Page text:
So how does this relate to depersonalization?

This is where the polyvagal theory comes in. Basically polygaval theory says the main conduit of the CNS, known as the vagus nerve, is comprised of a few main systems that stem from different parts of the brain and all intermix to promote various levels of stimulus and relaxation depending on a vast array of environmental signals and social circumstances but that the root of everything is safety. As long as mammals get signals from their environment that their lives are not in danger they can really give their nervous system a go for all sorts of activities including sex, play, socialization, sleep, feeding, you name it. But if they feel threatened in some way a whole different set of nervous system wiring kicks in and won't let go until it again gets signals it's safe. But the key here is that though there's overlap with the wiring, these two systems cannot be fundamentally active at the same time in equal proportion. Evolution designed our nervous system to either heal, grow and thrive or channel all our biological recourses into staying alive and escaping danger via fight, flight, freeze or feign. So while you may be anxious as hell and still talk to people in an entirely safe environment, the fact remains your body feels unsafe and thus so does your nervous system, which is really all that matters.

Given entries:
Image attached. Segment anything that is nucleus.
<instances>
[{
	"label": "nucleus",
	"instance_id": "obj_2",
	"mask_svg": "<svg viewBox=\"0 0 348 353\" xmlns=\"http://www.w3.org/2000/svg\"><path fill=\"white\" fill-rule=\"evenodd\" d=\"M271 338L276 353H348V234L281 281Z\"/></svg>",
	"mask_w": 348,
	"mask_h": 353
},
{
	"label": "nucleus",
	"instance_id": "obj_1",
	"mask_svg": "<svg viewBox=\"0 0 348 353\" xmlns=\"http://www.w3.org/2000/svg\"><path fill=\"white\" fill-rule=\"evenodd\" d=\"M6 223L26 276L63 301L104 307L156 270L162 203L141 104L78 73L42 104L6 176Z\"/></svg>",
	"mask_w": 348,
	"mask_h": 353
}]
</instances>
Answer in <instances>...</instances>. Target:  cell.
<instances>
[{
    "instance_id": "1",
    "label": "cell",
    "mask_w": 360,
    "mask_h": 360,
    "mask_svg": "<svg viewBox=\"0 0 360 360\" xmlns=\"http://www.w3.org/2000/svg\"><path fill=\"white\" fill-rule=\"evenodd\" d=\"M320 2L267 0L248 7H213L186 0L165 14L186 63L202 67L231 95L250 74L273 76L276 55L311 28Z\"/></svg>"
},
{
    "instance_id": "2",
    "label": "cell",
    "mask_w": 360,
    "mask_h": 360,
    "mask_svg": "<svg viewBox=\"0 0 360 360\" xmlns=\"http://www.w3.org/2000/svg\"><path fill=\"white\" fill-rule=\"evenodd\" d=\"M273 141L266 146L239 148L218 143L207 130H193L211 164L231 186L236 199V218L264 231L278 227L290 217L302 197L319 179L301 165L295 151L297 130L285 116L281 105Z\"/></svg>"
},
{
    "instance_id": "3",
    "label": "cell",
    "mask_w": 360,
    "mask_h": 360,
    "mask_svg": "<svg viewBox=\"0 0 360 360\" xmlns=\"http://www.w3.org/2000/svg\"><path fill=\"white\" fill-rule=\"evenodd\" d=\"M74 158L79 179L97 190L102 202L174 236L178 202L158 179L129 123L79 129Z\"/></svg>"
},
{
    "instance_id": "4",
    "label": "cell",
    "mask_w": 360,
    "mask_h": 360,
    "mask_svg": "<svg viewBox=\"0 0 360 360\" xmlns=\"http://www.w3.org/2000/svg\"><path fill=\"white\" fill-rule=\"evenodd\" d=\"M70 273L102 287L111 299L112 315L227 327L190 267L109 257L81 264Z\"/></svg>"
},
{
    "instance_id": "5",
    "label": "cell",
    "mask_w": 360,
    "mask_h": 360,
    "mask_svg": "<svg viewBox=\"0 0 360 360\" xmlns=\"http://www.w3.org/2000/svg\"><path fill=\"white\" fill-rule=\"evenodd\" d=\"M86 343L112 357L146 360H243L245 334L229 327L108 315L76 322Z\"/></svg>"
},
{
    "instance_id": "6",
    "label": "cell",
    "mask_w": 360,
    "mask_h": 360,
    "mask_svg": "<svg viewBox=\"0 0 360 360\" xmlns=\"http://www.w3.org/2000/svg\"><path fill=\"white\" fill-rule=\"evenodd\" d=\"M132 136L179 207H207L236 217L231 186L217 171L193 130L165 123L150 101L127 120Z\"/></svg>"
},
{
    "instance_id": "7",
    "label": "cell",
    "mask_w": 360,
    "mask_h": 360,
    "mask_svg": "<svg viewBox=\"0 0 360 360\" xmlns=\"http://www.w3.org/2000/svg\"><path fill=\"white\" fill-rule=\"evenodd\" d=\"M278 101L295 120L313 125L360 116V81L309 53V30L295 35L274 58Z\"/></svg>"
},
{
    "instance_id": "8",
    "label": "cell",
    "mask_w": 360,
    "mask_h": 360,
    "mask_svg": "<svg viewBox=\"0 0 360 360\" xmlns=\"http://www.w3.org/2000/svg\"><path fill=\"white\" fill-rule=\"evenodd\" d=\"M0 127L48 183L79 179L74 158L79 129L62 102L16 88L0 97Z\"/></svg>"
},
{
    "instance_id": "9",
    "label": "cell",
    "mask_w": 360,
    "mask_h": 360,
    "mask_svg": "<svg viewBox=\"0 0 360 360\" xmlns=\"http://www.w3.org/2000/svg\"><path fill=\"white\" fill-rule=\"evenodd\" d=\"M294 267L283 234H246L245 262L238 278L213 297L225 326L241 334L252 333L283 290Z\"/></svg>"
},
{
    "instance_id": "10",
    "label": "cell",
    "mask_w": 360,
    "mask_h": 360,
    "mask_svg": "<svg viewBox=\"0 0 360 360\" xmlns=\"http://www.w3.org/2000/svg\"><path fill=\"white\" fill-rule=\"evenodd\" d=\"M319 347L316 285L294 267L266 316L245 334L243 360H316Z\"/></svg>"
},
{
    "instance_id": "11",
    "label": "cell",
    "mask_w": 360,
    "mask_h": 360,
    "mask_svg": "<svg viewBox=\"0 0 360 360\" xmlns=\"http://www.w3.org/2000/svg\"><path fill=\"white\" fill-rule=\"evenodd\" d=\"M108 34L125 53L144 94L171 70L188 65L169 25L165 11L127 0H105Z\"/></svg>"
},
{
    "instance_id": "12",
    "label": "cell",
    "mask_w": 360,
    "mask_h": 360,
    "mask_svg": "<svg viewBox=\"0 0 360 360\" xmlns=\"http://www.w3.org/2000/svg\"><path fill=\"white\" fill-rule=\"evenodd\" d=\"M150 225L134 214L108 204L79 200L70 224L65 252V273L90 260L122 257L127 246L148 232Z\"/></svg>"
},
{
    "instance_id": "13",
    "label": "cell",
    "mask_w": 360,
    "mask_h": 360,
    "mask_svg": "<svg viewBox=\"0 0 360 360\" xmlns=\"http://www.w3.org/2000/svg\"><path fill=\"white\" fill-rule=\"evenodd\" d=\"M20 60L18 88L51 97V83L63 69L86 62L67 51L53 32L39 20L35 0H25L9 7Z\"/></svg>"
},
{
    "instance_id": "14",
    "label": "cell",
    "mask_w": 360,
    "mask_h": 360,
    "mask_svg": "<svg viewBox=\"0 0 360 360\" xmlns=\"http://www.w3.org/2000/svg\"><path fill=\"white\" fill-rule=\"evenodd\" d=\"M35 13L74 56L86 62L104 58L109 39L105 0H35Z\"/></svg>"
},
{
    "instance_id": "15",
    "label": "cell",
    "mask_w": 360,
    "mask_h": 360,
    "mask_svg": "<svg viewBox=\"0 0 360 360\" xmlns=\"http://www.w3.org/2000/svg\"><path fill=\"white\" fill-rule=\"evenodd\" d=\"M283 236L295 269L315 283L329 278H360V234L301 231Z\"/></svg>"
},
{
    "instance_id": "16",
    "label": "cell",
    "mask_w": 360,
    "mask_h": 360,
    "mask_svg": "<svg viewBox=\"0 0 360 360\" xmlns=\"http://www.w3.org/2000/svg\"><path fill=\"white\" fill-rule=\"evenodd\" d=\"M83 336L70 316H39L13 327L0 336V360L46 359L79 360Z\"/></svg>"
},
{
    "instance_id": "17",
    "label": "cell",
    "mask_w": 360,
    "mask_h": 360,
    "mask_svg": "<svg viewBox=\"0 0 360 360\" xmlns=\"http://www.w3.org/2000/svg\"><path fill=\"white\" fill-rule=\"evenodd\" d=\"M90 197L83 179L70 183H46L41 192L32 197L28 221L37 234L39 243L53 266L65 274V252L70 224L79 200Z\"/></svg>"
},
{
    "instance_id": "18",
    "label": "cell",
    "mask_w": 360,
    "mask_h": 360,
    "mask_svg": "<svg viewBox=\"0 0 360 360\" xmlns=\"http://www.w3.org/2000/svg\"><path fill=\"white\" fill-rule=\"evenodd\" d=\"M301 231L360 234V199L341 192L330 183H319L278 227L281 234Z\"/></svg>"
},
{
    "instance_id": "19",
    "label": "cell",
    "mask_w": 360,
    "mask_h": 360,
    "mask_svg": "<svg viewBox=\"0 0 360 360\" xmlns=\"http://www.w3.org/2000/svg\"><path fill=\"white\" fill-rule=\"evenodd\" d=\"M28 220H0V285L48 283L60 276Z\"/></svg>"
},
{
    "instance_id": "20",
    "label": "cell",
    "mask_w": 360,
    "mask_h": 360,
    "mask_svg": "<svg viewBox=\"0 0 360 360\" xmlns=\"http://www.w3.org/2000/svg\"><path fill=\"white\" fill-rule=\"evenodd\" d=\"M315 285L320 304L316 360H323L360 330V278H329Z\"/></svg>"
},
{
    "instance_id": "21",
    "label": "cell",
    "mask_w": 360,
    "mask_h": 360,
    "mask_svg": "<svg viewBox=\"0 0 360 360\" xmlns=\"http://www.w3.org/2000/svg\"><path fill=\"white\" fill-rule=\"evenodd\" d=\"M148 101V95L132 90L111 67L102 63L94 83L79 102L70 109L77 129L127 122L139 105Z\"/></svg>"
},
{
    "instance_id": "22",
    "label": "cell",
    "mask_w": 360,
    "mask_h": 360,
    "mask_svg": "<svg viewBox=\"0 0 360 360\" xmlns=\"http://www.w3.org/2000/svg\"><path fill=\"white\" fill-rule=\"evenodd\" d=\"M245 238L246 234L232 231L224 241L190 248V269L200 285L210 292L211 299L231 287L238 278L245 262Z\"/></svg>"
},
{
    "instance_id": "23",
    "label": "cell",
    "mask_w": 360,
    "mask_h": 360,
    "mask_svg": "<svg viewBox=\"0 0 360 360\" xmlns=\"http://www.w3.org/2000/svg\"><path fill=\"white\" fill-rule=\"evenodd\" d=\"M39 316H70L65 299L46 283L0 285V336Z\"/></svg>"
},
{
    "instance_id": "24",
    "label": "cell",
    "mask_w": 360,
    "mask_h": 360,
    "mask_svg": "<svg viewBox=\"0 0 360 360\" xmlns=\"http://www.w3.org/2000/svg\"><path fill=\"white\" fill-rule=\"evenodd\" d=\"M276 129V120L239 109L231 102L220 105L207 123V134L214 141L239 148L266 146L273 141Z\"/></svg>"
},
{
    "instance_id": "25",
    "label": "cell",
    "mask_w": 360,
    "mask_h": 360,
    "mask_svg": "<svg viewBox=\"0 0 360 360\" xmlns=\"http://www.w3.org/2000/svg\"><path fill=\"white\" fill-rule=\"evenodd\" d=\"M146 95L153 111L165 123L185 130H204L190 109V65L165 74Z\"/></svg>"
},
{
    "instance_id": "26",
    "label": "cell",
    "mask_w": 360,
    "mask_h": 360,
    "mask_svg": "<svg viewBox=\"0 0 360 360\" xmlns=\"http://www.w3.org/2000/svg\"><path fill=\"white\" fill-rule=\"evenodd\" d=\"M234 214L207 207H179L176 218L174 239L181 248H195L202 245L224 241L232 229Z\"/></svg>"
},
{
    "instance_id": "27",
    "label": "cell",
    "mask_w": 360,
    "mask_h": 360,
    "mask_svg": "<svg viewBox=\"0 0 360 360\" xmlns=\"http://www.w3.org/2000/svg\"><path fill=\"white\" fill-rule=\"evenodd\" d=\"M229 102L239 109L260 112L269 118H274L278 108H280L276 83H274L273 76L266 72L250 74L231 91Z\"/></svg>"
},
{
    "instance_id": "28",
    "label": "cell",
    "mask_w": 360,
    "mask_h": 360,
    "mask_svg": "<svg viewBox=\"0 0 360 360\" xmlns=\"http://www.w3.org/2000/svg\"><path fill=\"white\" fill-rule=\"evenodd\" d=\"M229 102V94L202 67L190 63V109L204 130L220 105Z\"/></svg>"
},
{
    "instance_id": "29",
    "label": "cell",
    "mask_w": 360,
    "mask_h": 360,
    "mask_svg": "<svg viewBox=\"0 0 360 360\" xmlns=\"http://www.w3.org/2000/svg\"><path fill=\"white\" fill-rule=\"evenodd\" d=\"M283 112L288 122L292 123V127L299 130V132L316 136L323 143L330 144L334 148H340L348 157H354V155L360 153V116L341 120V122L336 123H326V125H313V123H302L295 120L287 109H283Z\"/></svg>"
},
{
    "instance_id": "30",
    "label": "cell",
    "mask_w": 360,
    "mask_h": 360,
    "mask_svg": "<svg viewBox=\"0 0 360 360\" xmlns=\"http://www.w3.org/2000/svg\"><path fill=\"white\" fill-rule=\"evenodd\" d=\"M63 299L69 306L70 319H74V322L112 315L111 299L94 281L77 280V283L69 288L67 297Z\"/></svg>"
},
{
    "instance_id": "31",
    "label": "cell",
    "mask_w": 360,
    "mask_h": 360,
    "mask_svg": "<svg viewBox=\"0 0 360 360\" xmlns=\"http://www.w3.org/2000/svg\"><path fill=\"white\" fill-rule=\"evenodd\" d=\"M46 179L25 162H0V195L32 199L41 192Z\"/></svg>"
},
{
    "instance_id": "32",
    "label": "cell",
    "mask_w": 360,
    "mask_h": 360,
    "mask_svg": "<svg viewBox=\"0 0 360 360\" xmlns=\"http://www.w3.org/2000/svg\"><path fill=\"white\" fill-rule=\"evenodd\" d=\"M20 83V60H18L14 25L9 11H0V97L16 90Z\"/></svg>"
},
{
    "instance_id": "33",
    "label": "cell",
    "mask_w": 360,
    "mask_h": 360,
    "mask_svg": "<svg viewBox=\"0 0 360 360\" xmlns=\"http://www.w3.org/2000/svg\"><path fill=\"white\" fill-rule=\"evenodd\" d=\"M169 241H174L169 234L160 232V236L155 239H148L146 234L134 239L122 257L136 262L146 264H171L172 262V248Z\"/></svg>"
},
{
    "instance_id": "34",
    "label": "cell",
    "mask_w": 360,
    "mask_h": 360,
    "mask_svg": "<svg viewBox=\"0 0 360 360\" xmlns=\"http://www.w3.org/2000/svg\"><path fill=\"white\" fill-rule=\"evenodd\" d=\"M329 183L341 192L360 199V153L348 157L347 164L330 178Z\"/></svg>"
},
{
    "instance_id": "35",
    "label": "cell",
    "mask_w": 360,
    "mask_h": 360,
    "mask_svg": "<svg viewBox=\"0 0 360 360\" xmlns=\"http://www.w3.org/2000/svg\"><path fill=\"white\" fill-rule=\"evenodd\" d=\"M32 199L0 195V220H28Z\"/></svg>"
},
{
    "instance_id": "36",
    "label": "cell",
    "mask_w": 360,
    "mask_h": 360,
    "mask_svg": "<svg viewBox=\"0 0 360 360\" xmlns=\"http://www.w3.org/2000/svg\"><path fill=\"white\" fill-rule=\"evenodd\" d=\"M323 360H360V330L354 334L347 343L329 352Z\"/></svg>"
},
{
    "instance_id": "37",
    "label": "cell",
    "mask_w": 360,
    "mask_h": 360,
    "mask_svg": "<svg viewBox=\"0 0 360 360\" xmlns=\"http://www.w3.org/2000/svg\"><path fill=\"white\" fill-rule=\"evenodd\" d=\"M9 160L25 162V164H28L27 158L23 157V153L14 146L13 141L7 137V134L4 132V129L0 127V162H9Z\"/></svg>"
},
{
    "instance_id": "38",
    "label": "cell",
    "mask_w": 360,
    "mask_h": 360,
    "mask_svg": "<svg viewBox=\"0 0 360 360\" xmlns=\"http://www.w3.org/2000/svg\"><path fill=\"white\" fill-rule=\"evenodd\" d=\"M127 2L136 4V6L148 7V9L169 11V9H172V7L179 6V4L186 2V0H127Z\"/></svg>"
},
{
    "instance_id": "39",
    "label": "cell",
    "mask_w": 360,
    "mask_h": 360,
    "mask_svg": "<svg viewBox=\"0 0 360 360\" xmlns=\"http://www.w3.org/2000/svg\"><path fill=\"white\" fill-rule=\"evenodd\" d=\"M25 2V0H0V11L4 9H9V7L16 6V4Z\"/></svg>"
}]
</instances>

Exercises to complete:
1 > Translate this sentence from the depersonalization text into Spanish: "This is where the polyvagal theory comes in."
2 > List every activity that the depersonalization text says mammals can give their nervous system a go for when their environment signals that their lives are not in danger.

Task answers:
1 > Aquí es donde entra en juego la teoría polivagal.

2 > sex, play, socialization, sleep, feeding